O emprego deliberado de manifestações de submissão desse tipo faz maravilhas em brigas, não só entre motoristas e a polícia, mas também entre pais e filhos, vizinhos, amigos, amantes e parentes. É de estarrecer o modo como a hostilidade desaparece quando defrontada com a submissão total. Há apenas um embaraço: para muitas pessoas, uma manifestação ainda que forjada de inferioridade, conscientemente assumida para solucionar um problema social, pode ser uma experiência desagradável demais. Pois é difícil agir de modo servil sem começar a ter a sensação interna de servilismo. É bem fácil recuperar-se rapidamente disso, mas o processo pode ser momentaneamente doloroso, e mais de um motorista preferiria rosnar e pagar a multa.

 

COMPORTAMENTO DE SUBMISSÃO

Talvez a forma mais estranha de comportamento de submissão em todo o campo do comportamento humano seja a reação de indivíduos sob hipnose. O hipnotizador é tido como capaz de pôr alguém "dormindo", mas na realidade o que faz é desencadear algum tipo de mecanismo de auto-inferiorização profundamente arraigado. Consegue isso empregando um conjunto de estratagemas de dominação, tanto verbais quanto visuais. Hipnotizador hesitante, modesto ou acanhado é coisa que não existe. Desde o início ele tem que ser veemente, autoritário, enérgico e totalmente no controle da situação. Exige obediência completa: "Ouça a minha voz...", "Você sentirá..." Nunca ocorre um "Por favor, ouça..." ou "Você talvez sinta..."; nunca qualquer dúvida ou debate, apenas instruções estritas. De algum modo esses recursos acarretam um estado totalmente submisso e os indivíduos podem então ser ordenados a se comportar de maneiras que não se vêem desde os dias de escravidão.

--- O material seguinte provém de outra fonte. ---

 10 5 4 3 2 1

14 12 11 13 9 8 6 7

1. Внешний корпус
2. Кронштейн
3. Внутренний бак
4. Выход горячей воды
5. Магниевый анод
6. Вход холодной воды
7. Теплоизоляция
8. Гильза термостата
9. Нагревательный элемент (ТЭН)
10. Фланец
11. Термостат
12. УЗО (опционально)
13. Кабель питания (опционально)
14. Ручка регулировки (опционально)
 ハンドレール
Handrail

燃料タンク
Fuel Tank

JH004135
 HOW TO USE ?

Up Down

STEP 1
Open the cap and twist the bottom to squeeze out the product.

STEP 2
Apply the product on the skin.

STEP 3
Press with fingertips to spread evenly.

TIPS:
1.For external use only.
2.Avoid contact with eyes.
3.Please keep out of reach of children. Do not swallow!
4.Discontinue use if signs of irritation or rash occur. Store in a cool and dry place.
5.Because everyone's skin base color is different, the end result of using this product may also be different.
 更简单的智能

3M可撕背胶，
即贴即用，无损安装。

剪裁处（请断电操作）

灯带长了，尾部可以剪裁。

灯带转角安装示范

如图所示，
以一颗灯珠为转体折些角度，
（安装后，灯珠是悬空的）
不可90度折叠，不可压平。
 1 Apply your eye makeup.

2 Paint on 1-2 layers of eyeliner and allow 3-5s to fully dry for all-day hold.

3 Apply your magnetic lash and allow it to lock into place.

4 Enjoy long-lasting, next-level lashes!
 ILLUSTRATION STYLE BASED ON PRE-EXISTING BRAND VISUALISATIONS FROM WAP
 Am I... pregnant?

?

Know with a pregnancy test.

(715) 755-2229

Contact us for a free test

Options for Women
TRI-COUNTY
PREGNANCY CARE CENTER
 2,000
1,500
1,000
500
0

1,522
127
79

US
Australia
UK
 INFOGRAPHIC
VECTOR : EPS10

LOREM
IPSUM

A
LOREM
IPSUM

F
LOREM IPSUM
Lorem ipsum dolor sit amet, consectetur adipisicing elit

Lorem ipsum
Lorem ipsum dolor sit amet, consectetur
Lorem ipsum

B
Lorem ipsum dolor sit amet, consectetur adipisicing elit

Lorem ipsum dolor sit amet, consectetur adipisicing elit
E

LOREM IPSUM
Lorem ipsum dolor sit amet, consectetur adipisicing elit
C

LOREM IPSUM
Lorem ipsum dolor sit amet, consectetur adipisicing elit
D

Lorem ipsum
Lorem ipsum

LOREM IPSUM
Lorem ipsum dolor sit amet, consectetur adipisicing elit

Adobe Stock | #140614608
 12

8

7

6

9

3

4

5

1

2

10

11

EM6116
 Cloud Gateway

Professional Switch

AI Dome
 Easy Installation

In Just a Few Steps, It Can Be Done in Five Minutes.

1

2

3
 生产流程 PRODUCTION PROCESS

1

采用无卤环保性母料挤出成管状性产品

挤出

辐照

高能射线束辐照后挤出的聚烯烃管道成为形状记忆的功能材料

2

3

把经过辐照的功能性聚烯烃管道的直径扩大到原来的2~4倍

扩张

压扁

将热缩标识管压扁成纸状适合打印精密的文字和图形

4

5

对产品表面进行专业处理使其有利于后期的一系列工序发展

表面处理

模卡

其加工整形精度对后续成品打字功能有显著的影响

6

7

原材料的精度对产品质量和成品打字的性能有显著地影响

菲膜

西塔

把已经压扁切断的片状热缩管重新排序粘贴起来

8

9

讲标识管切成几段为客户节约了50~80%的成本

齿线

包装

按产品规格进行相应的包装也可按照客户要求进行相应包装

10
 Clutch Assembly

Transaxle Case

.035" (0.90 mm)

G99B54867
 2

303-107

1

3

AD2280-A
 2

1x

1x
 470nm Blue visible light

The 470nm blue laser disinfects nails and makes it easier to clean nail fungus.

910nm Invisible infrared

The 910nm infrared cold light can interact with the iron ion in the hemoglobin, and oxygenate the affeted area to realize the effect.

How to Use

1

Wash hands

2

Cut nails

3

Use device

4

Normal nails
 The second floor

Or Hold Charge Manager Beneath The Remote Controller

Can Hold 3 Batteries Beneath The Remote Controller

Numa forma muito mais branda, esse é o segredo do sucesso de muitos dos membros da sociedade moderna altamente colocados. O magnata, o chefão mafioso, o grande ator, o comandante militar e o tirano político irradiam, todos, uma sensação de ameaça de um tipo especial que de algum modo colide com o nosso mecanismo básico de submissão e desencadeia alguma coisa semelhante a um leve estado hipnótico. A maior arma que temos contra isso é a irreverência e o desrespeito. Qualquer cultura que perca tais qualidades logo estará perigosamente assolada pelo comportamento de submissão.